• Saved entries
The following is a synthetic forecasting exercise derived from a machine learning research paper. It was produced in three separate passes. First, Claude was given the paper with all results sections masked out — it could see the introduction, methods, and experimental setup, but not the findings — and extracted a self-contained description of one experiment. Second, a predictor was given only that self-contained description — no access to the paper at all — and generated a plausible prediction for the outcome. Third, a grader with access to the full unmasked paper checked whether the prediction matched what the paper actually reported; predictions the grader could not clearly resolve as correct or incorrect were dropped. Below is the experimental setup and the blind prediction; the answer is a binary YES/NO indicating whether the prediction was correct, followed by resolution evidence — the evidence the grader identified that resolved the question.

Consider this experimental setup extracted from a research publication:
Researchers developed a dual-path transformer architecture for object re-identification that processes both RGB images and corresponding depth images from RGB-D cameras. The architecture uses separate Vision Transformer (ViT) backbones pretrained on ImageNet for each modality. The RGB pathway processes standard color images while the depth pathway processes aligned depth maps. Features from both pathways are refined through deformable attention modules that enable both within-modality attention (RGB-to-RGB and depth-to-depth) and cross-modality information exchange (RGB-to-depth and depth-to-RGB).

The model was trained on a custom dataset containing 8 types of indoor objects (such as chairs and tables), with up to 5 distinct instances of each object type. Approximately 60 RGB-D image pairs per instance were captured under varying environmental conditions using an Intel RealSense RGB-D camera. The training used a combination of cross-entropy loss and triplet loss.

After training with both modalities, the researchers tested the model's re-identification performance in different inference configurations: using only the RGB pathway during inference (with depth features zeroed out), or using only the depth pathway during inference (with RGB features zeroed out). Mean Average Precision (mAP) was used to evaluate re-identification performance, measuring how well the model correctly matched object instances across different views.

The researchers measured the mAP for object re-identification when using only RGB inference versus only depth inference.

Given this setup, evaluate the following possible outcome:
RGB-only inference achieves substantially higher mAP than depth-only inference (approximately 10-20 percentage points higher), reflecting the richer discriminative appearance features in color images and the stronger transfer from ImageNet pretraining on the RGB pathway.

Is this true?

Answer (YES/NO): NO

• WHAT YOU NEED TO DO
What you give back must match the records word for word.

• COMPLETED EXERCISE
The following is a synthetic forecasting exercise derived from a machine learning research paper. It was produced in three separate passes. First, Claude was given the paper with all results sections masked out — it could see the introduction, methods, and experimental setup, but not the findings — and extracted a self-contained description of one experiment. Second, a predictor was given only that self-contained description — no access to the paper at all — and generated a plausible prediction for the outcome. Third, a grader with access to the full unmasked paper checked whether the prediction matched what the paper actually reported; predictions the grader could not clearly resolve as correct or incorrect were dropped. Below is the experimental setup and the blind prediction; the answer is a binary YES/NO indicating whether the prediction was correct, followed by resolution evidence — the evidence the grader identified that resolved the question.

Consider this experimental setup extracted from a research publication:
Researchers developed a dual-path transformer architecture for object re-identification that processes both RGB images and corresponding depth images from RGB-D cameras. The architecture uses separate Vision Transformer (ViT) backbones pretrained on ImageNet for each modality. The RGB pathway processes standard color images while the depth pathway processes aligned depth maps. Features from both pathways are refined through deformable attention modules that enable both within-modality attention (RGB-to-RGB and depth-to-depth) and cross-modality information exchange (RGB-to-depth and depth-to-RGB).

The model was trained on a custom dataset containing 8 types of indoor objects (such as chairs and tables), with up to 5 distinct instances of each object type. Approximately 60 RGB-D image pairs per instance were captured under varying environmental conditions using an Intel RealSense RGB-D camera. The training used a combination of cross-entropy loss and triplet loss.

After training with both modalities, the researchers tested the model's re-identification performance in different inference configurations: using only the RGB pathway during inference (with depth features zeroed out), or using only the depth pathway during inference (with RGB features zeroed out). Mean Average Precision (mAP) was used to evaluate re-identification performance, measuring how well the model correctly matched object instances across different views.

The researchers measured the mAP for object re-identification when using only RGB inference versus only depth inference.

Given this setup, evaluate the following possible outcome:
RGB-only inference achieves substantially higher mAP than depth-only inference (approximately 10-20 percentage points higher), reflecting the richer discriminative appearance features in color images and the stronger transfer from ImageNet pretraining on the RGB pathway.

Is this true?

Answer (YES/NO): NO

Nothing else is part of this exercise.